[m-users.] A naming and access problem

Sean Charles (emacstheviking) objitsu at gmail.com
Tue May 18 22:13:19 AEST 2021


Yes that was line 199 and arg/4 is

    % arg(Data, NonCanon, Index, Argument)
    %
    % Given a data item (Data) and an argument index (Index), starting
    % at 0 for the first argument, binds Argument to that argument of
    % the functor of the data item. If the argument index is out of range
    % -- that is, greater than or equal to the arity of the functor or
    % lower than 0 -- then the call fails.
    %
    % Note that this predicate only returns an answer when NonCanon is
    % do_not_allow or canonicalize.  If you need the include_details_cc
    % behaviour use deconstruct.arg_cc/3.
    %
:- some [ArgT] pred arg(T, noncanon_handling, int, ArgT).
:- mode arg(in, in(do_not_allow), in, out) is semidet.
:- mode arg(in, in(canonicalize), in, out) is semidet.
:- mode arg(in, in(canonicalize_or_do_not_allow), in, out) is semidet.

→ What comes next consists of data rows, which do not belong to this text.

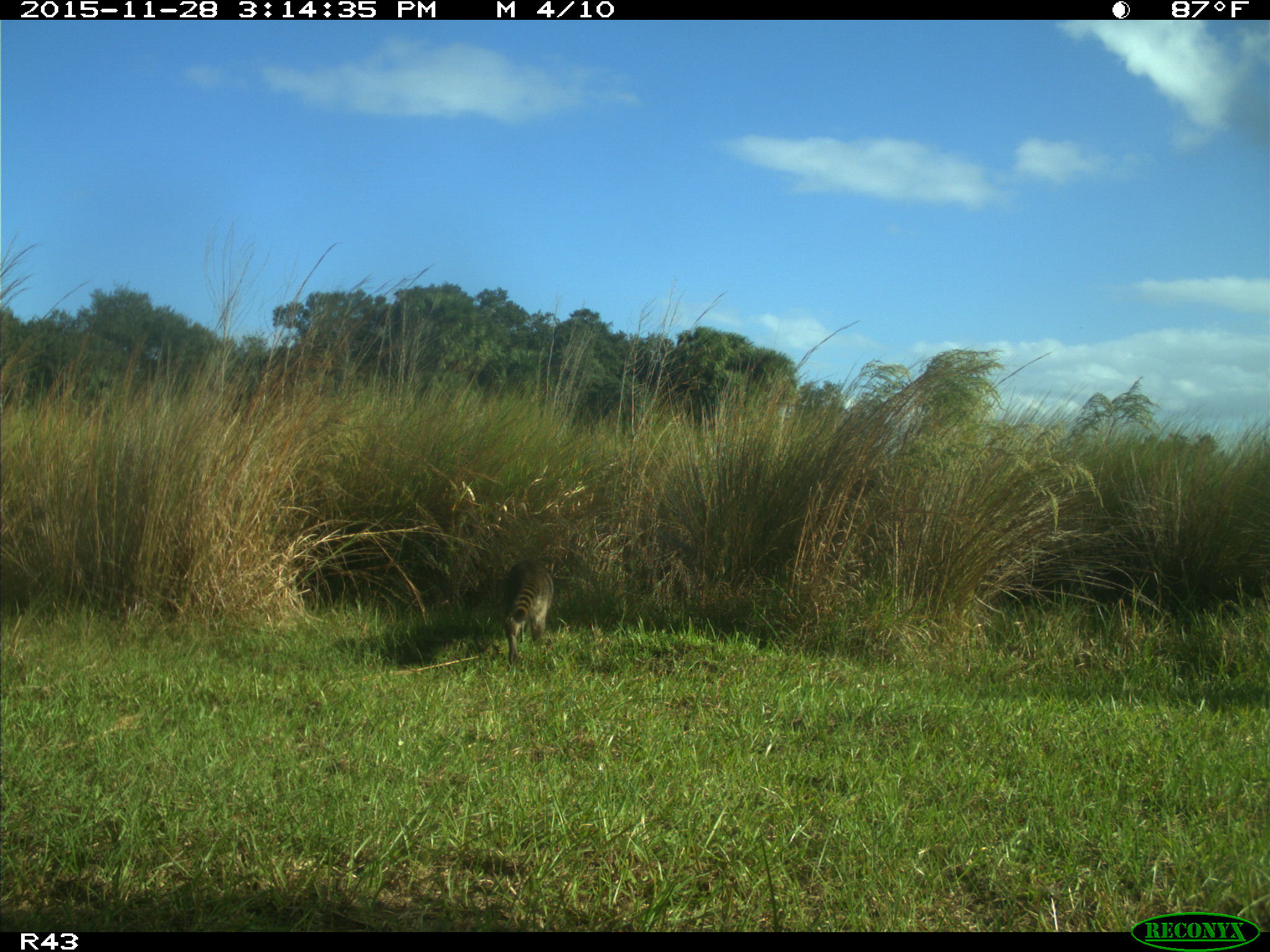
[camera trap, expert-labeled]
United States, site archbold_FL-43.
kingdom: Animalia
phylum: Chordata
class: Mammalia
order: Carnivora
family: Procyonidae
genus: Procyon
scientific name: Procyon lotor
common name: common raccoon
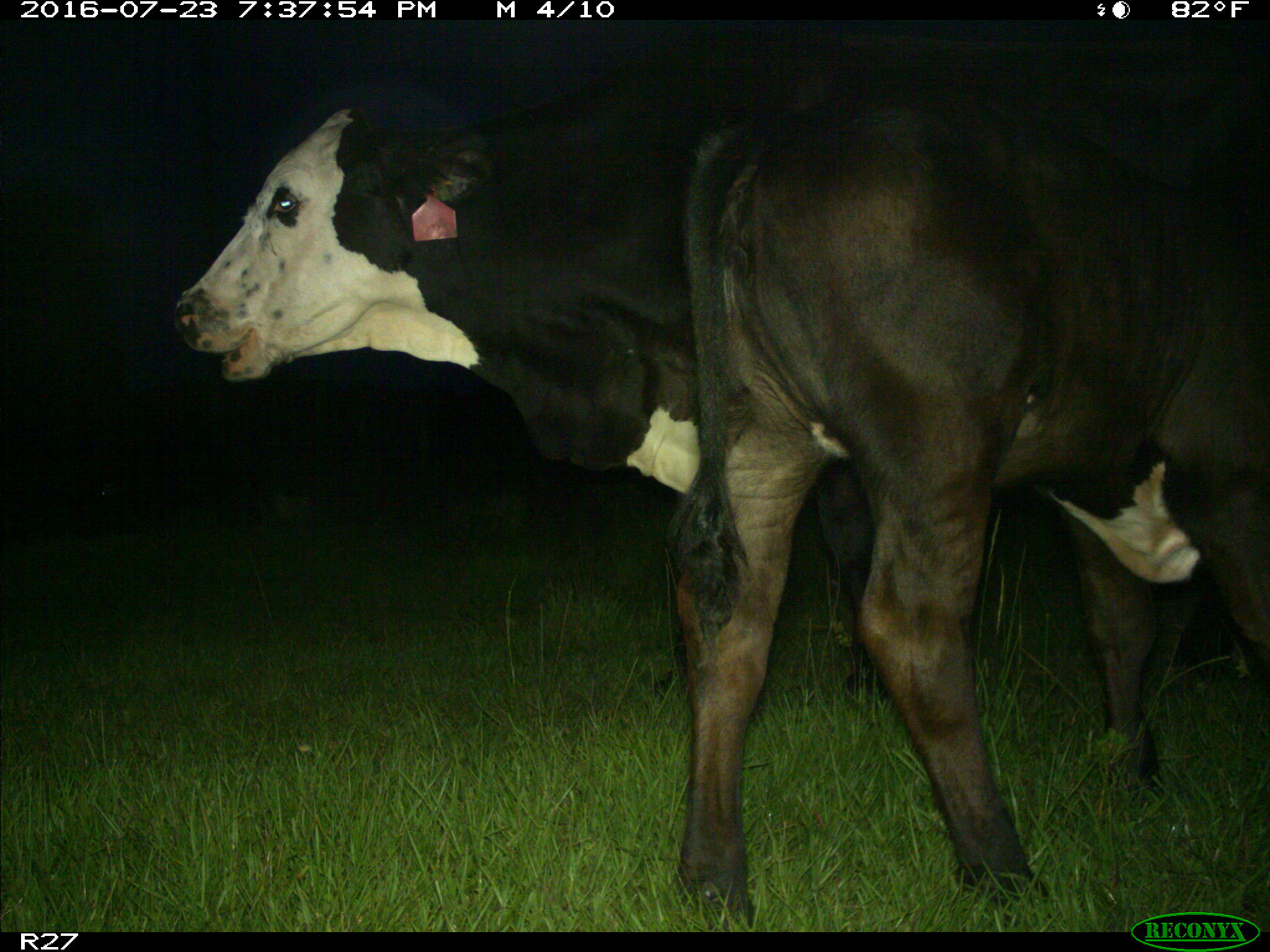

> On 18 May 2021, at 12:36, Volker Wysk <post at volker-wysk.de> wrote:
> 
> Am Dienstag, den 18.05.2021, 09:00 +0100 schrieb Sean Charles
> (emacstheviking):
>> Hi, I have a token definition like this:
>> 
>> :- type location
>>           ---> pos(index::int, line::int, col::int).
>> 
>> % for ast detection later.
>> :- type token
>>           ---> tk(location, string)
>>           ; '('(location) ; ')'(location)
>>           ; '['(location) ; ']'(location)
>>           ; '{'(location) ; '}'(location)
>>           ; c1(location, string) ; cn(location, string)
>>           ; s1(location, string) ; s2(location, string)
>>           .
>> 
>> Given the above, I have now realised that I can’t easily (?) access the location part of any particulr instance of the token type because it doesn’t have a name and thus no field reader will be generated. As I understand it, I would have to give a unique name.
>> 
>> I tried:
>> 
>>    arg(Tok1, canonicalize, 0, Out),
>> 
>> and was rewarded with this message from the compiler,
>> 
>> repl.m:199: In clause for predicate `run_lex'/3:
>> repl.m:199: in argument 1 of call to predicate `lexer.on_string'/4:
>> repl.m:199: in argument 2 of functor `string.between/3’:
>> repl.m:199: in unification of argument
>> repl.m:199: and term `index(Out)’:
>> repl.m:199: type error in argument of functor `index'/1.
>> repl.m:199: Argument 1 (Out) has type `(some [ArgT] ArgT)’,
>> repl.m:199: expected type was `lexer.location’.
>> 
>> Which is fair enough but how do I do it? That message is currently above my pay grade.
>> Have I overlooked something blindingly obvious?
> 
> Is that "arg(Tok1, canonicalize, 0, Out)" the line 199? There isn't any term
> "index(Out)". What's the declaration of arg/4?